Distressing it is, then to hear Pelosi and the more progressive House Democrats threatening not to take up the bill unless the Senate first signs on to a $3.5 trillion budget blueprint that would include many party priorities well beyond traditional infrastructure needs. Those priorities — which include meeting such critical needs as a middle class tax cut and other tax revisions to address income inequality, supporting families and education through a child tax credit extension, paid family leave and broadening access to pre-K and community colleges, expanding Medicare health benefits and additional steps to combat climate change — are all important and should be addressed. But they carry a significant price tag and should not be enacted without an eye to the long-term threat posed by the ballooning federal debt.

Republicans in both houses have indicated no willingness to support the Democrats’ budget blueprint.
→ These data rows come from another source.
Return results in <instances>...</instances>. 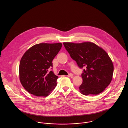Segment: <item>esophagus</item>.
Here are the masks:
<instances>
[{"label": "esophagus", "mask_w": 128, "mask_h": 128, "mask_svg": "<svg viewBox=\"0 0 128 128\" xmlns=\"http://www.w3.org/2000/svg\"><path fill=\"white\" fill-rule=\"evenodd\" d=\"M73 76V74H72V73H70V74H69L68 75H67V76L68 77H72Z\"/></svg>", "instance_id": "obj_1"}]
</instances>
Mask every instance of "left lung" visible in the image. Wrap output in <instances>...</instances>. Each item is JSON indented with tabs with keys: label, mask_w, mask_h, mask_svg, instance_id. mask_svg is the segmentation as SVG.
Instances as JSON below:
<instances>
[{
	"label": "left lung",
	"mask_w": 128,
	"mask_h": 128,
	"mask_svg": "<svg viewBox=\"0 0 128 128\" xmlns=\"http://www.w3.org/2000/svg\"><path fill=\"white\" fill-rule=\"evenodd\" d=\"M63 44L78 66L86 68L82 74L83 82L79 87L80 92L90 96L104 91L111 82L114 71L113 62L108 53L90 42H64Z\"/></svg>",
	"instance_id": "obj_1"
}]
</instances>
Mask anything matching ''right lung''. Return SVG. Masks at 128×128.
Here are the masks:
<instances>
[{
	"label": "right lung",
	"instance_id": "1",
	"mask_svg": "<svg viewBox=\"0 0 128 128\" xmlns=\"http://www.w3.org/2000/svg\"><path fill=\"white\" fill-rule=\"evenodd\" d=\"M62 47L60 43H40L27 50L19 66V77L25 89L38 96H47L56 86L58 76L49 68Z\"/></svg>",
	"mask_w": 128,
	"mask_h": 128
}]
</instances>
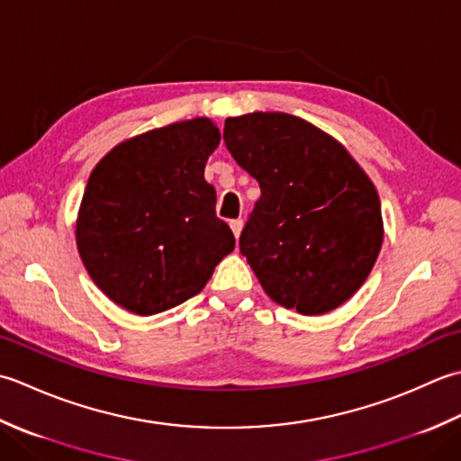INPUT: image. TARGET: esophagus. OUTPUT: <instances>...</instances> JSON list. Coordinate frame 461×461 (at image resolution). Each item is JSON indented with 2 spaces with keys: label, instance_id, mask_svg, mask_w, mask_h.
Segmentation results:
<instances>
[{
  "label": "esophagus",
  "instance_id": "obj_1",
  "mask_svg": "<svg viewBox=\"0 0 461 461\" xmlns=\"http://www.w3.org/2000/svg\"><path fill=\"white\" fill-rule=\"evenodd\" d=\"M242 224H244V221H242V219H232V221H230V229H232L234 239H239V237H240Z\"/></svg>",
  "mask_w": 461,
  "mask_h": 461
}]
</instances>
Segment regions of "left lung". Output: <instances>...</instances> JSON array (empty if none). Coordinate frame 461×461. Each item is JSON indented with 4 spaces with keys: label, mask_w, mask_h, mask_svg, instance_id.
<instances>
[{
    "label": "left lung",
    "mask_w": 461,
    "mask_h": 461,
    "mask_svg": "<svg viewBox=\"0 0 461 461\" xmlns=\"http://www.w3.org/2000/svg\"><path fill=\"white\" fill-rule=\"evenodd\" d=\"M222 139L260 186L239 247L265 293L304 316L344 304L382 249L370 178L338 140L288 113L229 117Z\"/></svg>",
    "instance_id": "obj_1"
}]
</instances>
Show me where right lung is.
I'll use <instances>...</instances> for the list:
<instances>
[{
	"label": "right lung",
	"instance_id": "obj_1",
	"mask_svg": "<svg viewBox=\"0 0 461 461\" xmlns=\"http://www.w3.org/2000/svg\"><path fill=\"white\" fill-rule=\"evenodd\" d=\"M221 133L191 119L125 140L93 168L77 221L83 265L113 303L140 316L199 294L234 249L204 165Z\"/></svg>",
	"mask_w": 461,
	"mask_h": 461
}]
</instances>
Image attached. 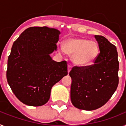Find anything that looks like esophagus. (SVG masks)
I'll return each mask as SVG.
<instances>
[{"instance_id": "1", "label": "esophagus", "mask_w": 126, "mask_h": 126, "mask_svg": "<svg viewBox=\"0 0 126 126\" xmlns=\"http://www.w3.org/2000/svg\"><path fill=\"white\" fill-rule=\"evenodd\" d=\"M71 68H72V66H71V65L69 64V65H68V66H67V70H68V73L70 71L71 69Z\"/></svg>"}]
</instances>
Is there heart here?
Masks as SVG:
<instances>
[{
  "mask_svg": "<svg viewBox=\"0 0 126 126\" xmlns=\"http://www.w3.org/2000/svg\"><path fill=\"white\" fill-rule=\"evenodd\" d=\"M64 49L72 56L73 62L79 66H89L96 61L99 54L98 44L82 38H70L64 42Z\"/></svg>",
  "mask_w": 126,
  "mask_h": 126,
  "instance_id": "b5f03b06",
  "label": "heart"
}]
</instances>
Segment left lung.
Listing matches in <instances>:
<instances>
[{
    "mask_svg": "<svg viewBox=\"0 0 126 126\" xmlns=\"http://www.w3.org/2000/svg\"><path fill=\"white\" fill-rule=\"evenodd\" d=\"M100 53L92 65L74 66L70 71L71 100L75 108L91 111L103 106L118 84L117 47L101 35H94Z\"/></svg>",
    "mask_w": 126,
    "mask_h": 126,
    "instance_id": "obj_1",
    "label": "left lung"
}]
</instances>
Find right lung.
Wrapping results in <instances>:
<instances>
[{
	"instance_id": "right-lung-1",
	"label": "right lung",
	"mask_w": 126,
	"mask_h": 126,
	"mask_svg": "<svg viewBox=\"0 0 126 126\" xmlns=\"http://www.w3.org/2000/svg\"><path fill=\"white\" fill-rule=\"evenodd\" d=\"M61 32L47 27H30L14 42L6 77L20 101L31 106L47 102L54 84L67 75V63L49 56L57 48Z\"/></svg>"
}]
</instances>
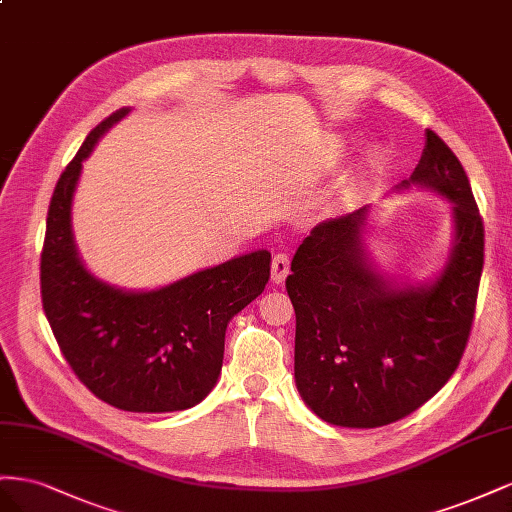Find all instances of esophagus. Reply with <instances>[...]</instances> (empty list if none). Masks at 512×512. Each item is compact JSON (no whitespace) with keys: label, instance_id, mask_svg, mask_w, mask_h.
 <instances>
[{"label":"esophagus","instance_id":"obj_1","mask_svg":"<svg viewBox=\"0 0 512 512\" xmlns=\"http://www.w3.org/2000/svg\"><path fill=\"white\" fill-rule=\"evenodd\" d=\"M287 274H289V255L287 253H276L274 259H272V281L283 283Z\"/></svg>","mask_w":512,"mask_h":512}]
</instances>
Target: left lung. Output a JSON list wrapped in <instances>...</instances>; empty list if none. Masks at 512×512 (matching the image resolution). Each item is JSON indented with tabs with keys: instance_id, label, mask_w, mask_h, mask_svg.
Here are the masks:
<instances>
[{
	"instance_id": "8db88e82",
	"label": "left lung",
	"mask_w": 512,
	"mask_h": 512,
	"mask_svg": "<svg viewBox=\"0 0 512 512\" xmlns=\"http://www.w3.org/2000/svg\"><path fill=\"white\" fill-rule=\"evenodd\" d=\"M410 182L455 203V248L433 285L392 289L373 272L360 248L367 208L313 227L291 261L296 384L330 425L373 429L410 416L457 371L470 341L485 227L463 165L431 128Z\"/></svg>"
}]
</instances>
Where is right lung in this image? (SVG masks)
<instances>
[{
    "mask_svg": "<svg viewBox=\"0 0 512 512\" xmlns=\"http://www.w3.org/2000/svg\"><path fill=\"white\" fill-rule=\"evenodd\" d=\"M126 113L100 122L57 180L40 255L42 309L70 369L100 401L124 412H178L214 388L229 319L264 291L272 259L255 251L145 294L96 281L75 251L70 203L81 163Z\"/></svg>",
    "mask_w": 512,
    "mask_h": 512,
    "instance_id": "1",
    "label": "right lung"
}]
</instances>
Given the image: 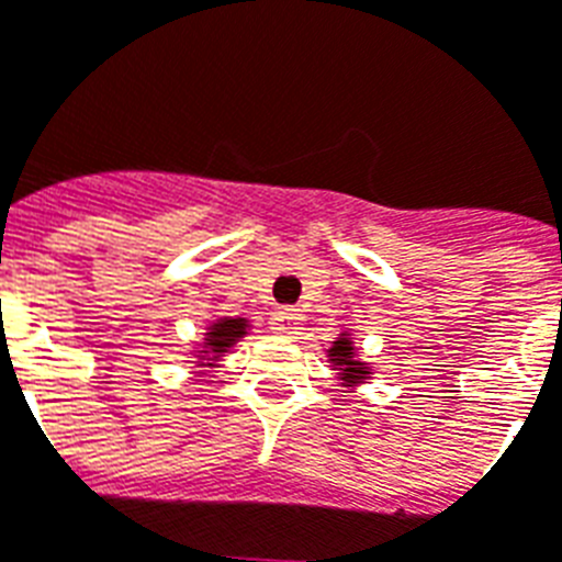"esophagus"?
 <instances>
[{
  "label": "esophagus",
  "mask_w": 562,
  "mask_h": 562,
  "mask_svg": "<svg viewBox=\"0 0 562 562\" xmlns=\"http://www.w3.org/2000/svg\"><path fill=\"white\" fill-rule=\"evenodd\" d=\"M301 322H304V315L299 310L292 307H278L270 318V327L276 336H286V338H295L301 333Z\"/></svg>",
  "instance_id": "1"
}]
</instances>
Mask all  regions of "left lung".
I'll return each mask as SVG.
<instances>
[{"label": "left lung", "instance_id": "left-lung-1", "mask_svg": "<svg viewBox=\"0 0 562 562\" xmlns=\"http://www.w3.org/2000/svg\"><path fill=\"white\" fill-rule=\"evenodd\" d=\"M333 356H336V359H333L336 364H345V379H350V382L361 379L359 364L350 359V341H347V338H341V341H336V345H333Z\"/></svg>", "mask_w": 562, "mask_h": 562}]
</instances>
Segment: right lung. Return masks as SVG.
<instances>
[{"label": "right lung", "mask_w": 562, "mask_h": 562, "mask_svg": "<svg viewBox=\"0 0 562 562\" xmlns=\"http://www.w3.org/2000/svg\"><path fill=\"white\" fill-rule=\"evenodd\" d=\"M240 336H244V324L240 322H221V324H215V330L206 333L209 345H212V350H215V353L226 350V347H229L232 341Z\"/></svg>", "instance_id": "add662e5"}]
</instances>
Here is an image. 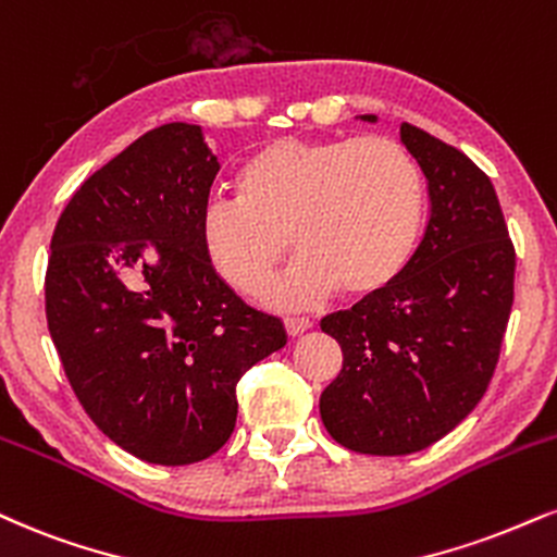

Thus, it won’t get through the Senate unless all Democrats and the independents who caucus with them sign on to it, and key moderates such as West Virginia’s Joe Manchin have already cited the pace of federal spending from the infrastructure bill and pandemic-related relief in expressing “serious concerns” about the measure’s $3.5 trillion cost. And in the House, Democrats must satisfy both their liberal and more moderate members to hang onto their very slim majority. That will mean Democrats negotiating amongst themselves and will take time, but that’s no reason to hold up the infrastructure bill.

The Senate’s bipartisan infrastructure measure is a good, even if imperfect, bill. To cite only one example, its $110 billion of spending on roads and bridges is only a start on tackling the nation’s $786 billion project backlog estimated by the American Society of Civil Engineers. But after too many years of Washington gridlock, voters want to see that their representatives can get beyond partisanship, and a good bill shouldn’t be held up by House Democrats in pursuit of the perfect. If it is, voters will surely express their outrage at the polls.